# Moment of Inertia of a Cone

1. Nov 27, 2012

### oliveyew1

1. The problem statement, all variables and given/known data

Find the moment of inertia and center of mass of:
A uniform cone of mass M, height h, and
(x) axis.

2. Relevant equations

I = ∫R^2dm

3. The attempt at a solution

I tried using I =∫R^2dm, solving for dm I got dm=(M/V)dV, with dV = piR^2*dx. Thus, ∫R^2*(M/V)piR^2*dx V = 1/3*piR^2*h, so ∫R^2*M*(1/(1/3*piR^2*h))piR^2dx. Pi and R^2 cancel, so ∫3(M/h^3)R^2x^2dx, which gets me MR^2, and the right answer is (3/10)MR^2
1. The problem statement, all variables and given/known data

2. Nov 27, 2012

### Simon Bridge

The idea is that r is the perpendicular distance from the rotation axis of a small mass dm ... the moment of inertia of that mass is r2dm ... and you add up all the wee masses. It looks to me that you may have attempted to use a method intended for a point mass on a cylindrical one.

You appear to have adopted the strategy of slicing the cone into disks with x being the rotational axis.

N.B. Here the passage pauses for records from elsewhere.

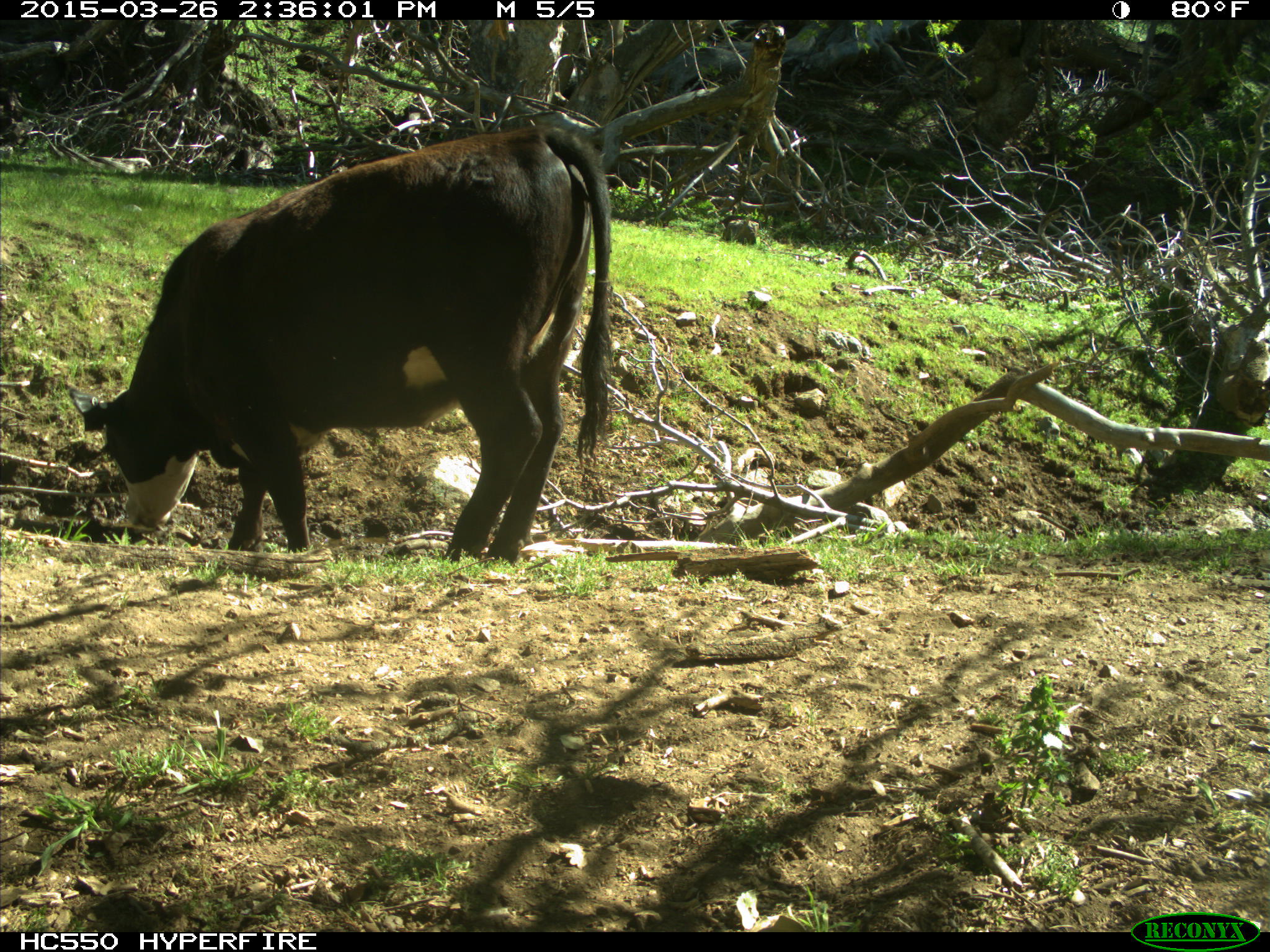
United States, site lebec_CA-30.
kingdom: Animalia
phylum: Chordata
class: Mammalia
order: Artiodactyla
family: Bovidae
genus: Bos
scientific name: Bos taurus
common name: domestic cow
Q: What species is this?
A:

So the disks have thickness $dx$ and area $\pi r^2$ did you realize that the radius of the disk at x s a function of x?

You have a better shortcut though - you already know the moment of inertia of a disk ;) So why not just add them up? $$I=\int_0^h I_{disk}(x)dx$$

The best way to handle these is to write down you reasoning at each step - in words.
Avoids the need for this kind of guesswork on the part of people checking and/or marking your work ;)